[PROVIDED PASSAGE]
--- Begin ---

After ten years of intensive activity (during this time excavation and restoration progressed in parallel), the excavated monuments of Ebla had a readable plan: the restored parts were easily and recognisable from the original mudbrick and stone structures of the buildings. In this way, viewers and specialists can observe the level and nature of intervention on each monument without any possibility of misunderstanding. In fact, since even partial reconstruction of the height of the walls has been avoided, the imposing mudbrick structures of the Royal Palace G and the Temple of the Rock (in Area HH), both dated to the most ancient phase of Ebla (Mardikh IIB1—Early Bronze Age IVA), are entirely original, being covered with a single layer of modern mudbrick on the top and with a mud plaster to protect the integrity of the ancient structures.

3. Project Phase I: Analyses of Mudbrick Structures

Mudbricks structures require special attention in the planning of the restoration. Indeed, even in the archaeological process, mudbricks are complicated stratigraphic units since they might be difficult to identify in the archaeological sequence, within a similar archaeological deposit made of the same soil deriving from the collapse of mudbrick structures and filling.
Once properly excavated, mudbricks strongly suffer from the exposition to sun, rain, and wind that cause severe erosion of the original shape of the structure. Mudbrick walls are thus strongly affected by external agents and a correct and accurate plan of restoration might limit the agency of environmental changes and phenomena. The process of erosion is not immediate; however, if not adequately considered and monitored, it can irremediably alter and destroy the ancient mudbrick structures.
As recognized, for example, in the site of Mari (on the Middle Euphrates in Syria), the stagnation of water, due to the groundwater in the subsoil of the site, can dangerously affect mudbrick walls causing a high-degree erosion at the base of the walls which is then visibly reduced up until the final collapse (see the study of the different degrees of erosion of the mudbrick walls of Mari, [3,14]). Indeed, mudbricks, as well as other architectural features in general, need to “breathe”. Closed contexts and the use of improper materials in the restoration that allow the creation and persistence of extremely humid places can compromise the integrity and preservation of mudbricks. For that reason, ventilation and dry contexts must be accordingly created to preserve the original structures with artificial interventions (such as the opening of niches at the base of the walls to favour the evaporation of water and excessive humidity, [14]) and the use of natural materials that fit in with the chemical and physical composition of the ancient mudbricks.

--- End ---

Data extracted from a collection

--- Begin ---

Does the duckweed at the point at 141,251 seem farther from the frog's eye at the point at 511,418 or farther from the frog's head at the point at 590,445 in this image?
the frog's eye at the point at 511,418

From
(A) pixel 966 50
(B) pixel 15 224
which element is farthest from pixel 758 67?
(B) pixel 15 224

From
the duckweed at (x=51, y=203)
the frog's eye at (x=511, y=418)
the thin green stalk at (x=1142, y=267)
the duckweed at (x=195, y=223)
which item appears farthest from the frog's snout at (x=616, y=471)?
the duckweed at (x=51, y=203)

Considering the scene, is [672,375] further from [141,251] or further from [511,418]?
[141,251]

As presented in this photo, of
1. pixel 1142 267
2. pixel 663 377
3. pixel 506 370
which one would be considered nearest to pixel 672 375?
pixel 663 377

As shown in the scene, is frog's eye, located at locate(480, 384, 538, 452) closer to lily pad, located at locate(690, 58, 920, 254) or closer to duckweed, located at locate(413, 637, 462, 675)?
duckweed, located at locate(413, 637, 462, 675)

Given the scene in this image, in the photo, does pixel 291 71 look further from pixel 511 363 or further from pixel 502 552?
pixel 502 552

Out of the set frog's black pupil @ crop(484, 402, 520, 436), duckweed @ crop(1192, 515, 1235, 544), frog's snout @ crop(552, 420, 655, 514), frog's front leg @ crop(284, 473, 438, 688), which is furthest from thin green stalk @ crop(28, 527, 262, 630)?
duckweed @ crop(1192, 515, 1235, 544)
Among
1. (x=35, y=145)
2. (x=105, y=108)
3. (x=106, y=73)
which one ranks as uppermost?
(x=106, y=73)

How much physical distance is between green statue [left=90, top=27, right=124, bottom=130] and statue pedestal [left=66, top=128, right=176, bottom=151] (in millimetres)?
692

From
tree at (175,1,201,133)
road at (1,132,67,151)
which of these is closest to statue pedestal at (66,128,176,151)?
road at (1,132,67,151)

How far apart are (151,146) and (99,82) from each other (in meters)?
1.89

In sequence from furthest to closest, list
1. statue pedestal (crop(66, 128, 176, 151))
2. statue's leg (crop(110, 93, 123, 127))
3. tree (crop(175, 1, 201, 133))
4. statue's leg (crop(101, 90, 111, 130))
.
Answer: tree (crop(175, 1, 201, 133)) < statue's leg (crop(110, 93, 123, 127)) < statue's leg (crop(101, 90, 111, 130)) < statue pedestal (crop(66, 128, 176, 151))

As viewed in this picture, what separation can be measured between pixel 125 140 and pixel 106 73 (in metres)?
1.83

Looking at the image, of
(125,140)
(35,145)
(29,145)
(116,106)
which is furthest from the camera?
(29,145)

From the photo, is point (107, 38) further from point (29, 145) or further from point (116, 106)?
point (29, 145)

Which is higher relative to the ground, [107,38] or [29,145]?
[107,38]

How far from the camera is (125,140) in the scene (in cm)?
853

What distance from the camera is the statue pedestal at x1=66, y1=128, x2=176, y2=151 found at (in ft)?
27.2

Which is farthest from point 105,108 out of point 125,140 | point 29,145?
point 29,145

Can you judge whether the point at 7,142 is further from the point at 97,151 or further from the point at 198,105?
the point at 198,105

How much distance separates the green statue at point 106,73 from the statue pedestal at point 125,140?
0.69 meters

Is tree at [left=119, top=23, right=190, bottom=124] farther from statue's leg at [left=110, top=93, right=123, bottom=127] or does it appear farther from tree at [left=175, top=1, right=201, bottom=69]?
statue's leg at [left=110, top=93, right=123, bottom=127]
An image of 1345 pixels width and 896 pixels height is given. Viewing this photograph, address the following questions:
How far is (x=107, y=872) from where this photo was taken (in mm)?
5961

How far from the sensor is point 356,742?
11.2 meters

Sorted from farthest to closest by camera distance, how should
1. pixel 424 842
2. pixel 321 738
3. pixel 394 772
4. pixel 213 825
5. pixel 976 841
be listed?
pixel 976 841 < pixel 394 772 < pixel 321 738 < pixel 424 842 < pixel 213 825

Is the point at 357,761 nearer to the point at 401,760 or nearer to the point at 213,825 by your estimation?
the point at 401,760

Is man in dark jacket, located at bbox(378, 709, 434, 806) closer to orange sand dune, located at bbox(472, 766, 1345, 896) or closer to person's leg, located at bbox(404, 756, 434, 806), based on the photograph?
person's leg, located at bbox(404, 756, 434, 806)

--- End ---

[DIRECTIVES]
1. Answer these questions about the Ebla mudbrick restoration text:
(a) How many years of intensive activity passed before the excavated monuments of Ebla had a readable plan?
(b) Which two mudbrick structures at Ebla are described as entirely original?
(c) At Mari, what causes the high-degree erosion at the base of the mudbrick walls?
2. Which external agents does the Ebla mudbrick restoration text name as causing severe erosion of excavated mudbricks?
3. Can you pick up the Ebla mudbrick restoration text after its last sentence and continue it?

[TASK-BY-TASK RESULTS]
1.
(a) Ten years.
(b) The Royal Palace G and the Temple of the Rock (in Area HH).
(c) The stagnation of water, due to the groundwater in the subsoil of the site.

2. Sun, rain, and wind.

3.
As a necessary preliminary step to the restoration of mudbrick structures, analyses of the chemical and physical properties of ancient mudbricks and the natural raw materials used by ancient people must be contemplated. Accordingly, analyses have been programmed on the clay used to fabricate the ancient Eblaic mudbricks; recent new analyses have also been repeated on different kinds of mudbricks (different in colour and date, belonging to buildings dated to either the Early Bronze or the Middle Bronze Age). The results of the analyses are useful and interesting to discuss the qualitative properties of mudbricks for their use in architecture, on the one hand; on the other, these analyses can indicate and point to the correct solutions to preserve the integrity and those qualitative properties of the ancient mudbricks in the restoration process.
The study of previous restoration experiences and activities in similar contexts shows:
(1)
Very efficacious products as the ethyl silicates are very expensive; their use might create problems;
(2)
Acrylic emulsions, when properly used, are really good but they require constant interventions of maintenance;
(3)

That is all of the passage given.